Open netw0rkf10w opened 3 months ago

netw0rkf10w commented 3 months ago

Description

First of all if this feature is already supported then please consider this as a question.

I'm trying to reproduce some results of existing algorithms such as SGD, AdamW, and also the recently proposed ScheduleFree. For the latter, in particular, there is an .eval() step that needs to be done before the validation phase, and I haven't figured out how to do that properly (there doesn't seem to be any indication in their submission code).
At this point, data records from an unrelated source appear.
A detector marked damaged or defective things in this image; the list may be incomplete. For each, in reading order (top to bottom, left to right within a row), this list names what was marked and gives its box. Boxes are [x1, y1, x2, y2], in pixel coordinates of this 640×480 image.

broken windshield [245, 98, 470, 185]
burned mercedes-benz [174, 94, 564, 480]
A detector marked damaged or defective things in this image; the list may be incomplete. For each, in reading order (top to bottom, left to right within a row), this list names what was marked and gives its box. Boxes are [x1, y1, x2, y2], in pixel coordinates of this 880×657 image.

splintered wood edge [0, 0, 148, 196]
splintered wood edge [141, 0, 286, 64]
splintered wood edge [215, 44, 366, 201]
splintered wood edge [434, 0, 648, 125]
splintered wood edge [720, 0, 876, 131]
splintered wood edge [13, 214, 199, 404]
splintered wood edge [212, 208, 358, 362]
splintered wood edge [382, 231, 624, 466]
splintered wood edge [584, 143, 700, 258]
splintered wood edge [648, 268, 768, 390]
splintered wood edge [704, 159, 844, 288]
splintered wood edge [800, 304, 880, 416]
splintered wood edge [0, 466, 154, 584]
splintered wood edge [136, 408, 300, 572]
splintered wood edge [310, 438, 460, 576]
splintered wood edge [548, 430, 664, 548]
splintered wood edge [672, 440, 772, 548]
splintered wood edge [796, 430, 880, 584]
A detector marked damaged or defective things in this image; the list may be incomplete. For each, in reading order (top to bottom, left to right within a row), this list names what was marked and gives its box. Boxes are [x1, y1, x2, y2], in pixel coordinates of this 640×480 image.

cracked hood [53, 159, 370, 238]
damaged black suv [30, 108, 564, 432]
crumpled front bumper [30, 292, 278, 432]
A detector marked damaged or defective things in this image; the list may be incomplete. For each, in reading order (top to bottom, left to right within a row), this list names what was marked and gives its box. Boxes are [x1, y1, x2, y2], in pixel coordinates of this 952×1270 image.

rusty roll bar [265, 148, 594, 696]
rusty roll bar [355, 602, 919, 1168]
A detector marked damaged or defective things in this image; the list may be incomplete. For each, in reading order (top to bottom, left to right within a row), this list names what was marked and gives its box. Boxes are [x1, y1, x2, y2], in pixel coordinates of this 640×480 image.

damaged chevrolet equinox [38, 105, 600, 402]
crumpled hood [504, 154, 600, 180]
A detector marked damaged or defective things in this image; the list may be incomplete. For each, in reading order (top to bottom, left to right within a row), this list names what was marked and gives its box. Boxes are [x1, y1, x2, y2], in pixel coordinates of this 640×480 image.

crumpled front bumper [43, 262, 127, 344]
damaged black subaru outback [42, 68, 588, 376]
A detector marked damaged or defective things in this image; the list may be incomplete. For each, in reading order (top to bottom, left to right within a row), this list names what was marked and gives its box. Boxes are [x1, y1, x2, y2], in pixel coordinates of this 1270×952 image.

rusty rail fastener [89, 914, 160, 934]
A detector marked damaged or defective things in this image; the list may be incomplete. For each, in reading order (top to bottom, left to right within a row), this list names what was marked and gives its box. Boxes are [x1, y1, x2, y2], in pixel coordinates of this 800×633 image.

Any help would be greatly appreciated! Thank you in advance!

adefazio commented 3 months ago

I use the closure form of the algorithm to avoid needing to do the eval() call. There has been a request from another user to support this this sort of eval() mode so that exponential weight averaging can be implemented. The organizers said that this would be something they will look at adding in the future. It should help with performance.

netw0rkf10w commented 3 months ago

Thanks a lot, @adefazio. Nice trick!

As I understand, you basically swap the extrapolated points at every step, is that correct? That seems to be putting your algorithm at a disadvantage though. Have you observed considerable slowdown compared to the .eval() version?

And I'm quite surprised that the proposed feature hasn't been added to support your method. It's just two lines of code (actually we only need one). Or maybe I'm missing something?

Would love to hear your opinion on this, @priyakasimbeg. Thanks.

adefazio commented 3 months ago

The overhead is minimal, parameter copying is very fast. The issue was raised very close to the deadline and so given the low overhead of the copy, it was decided that changing the competition API close to the deadline was not warranted.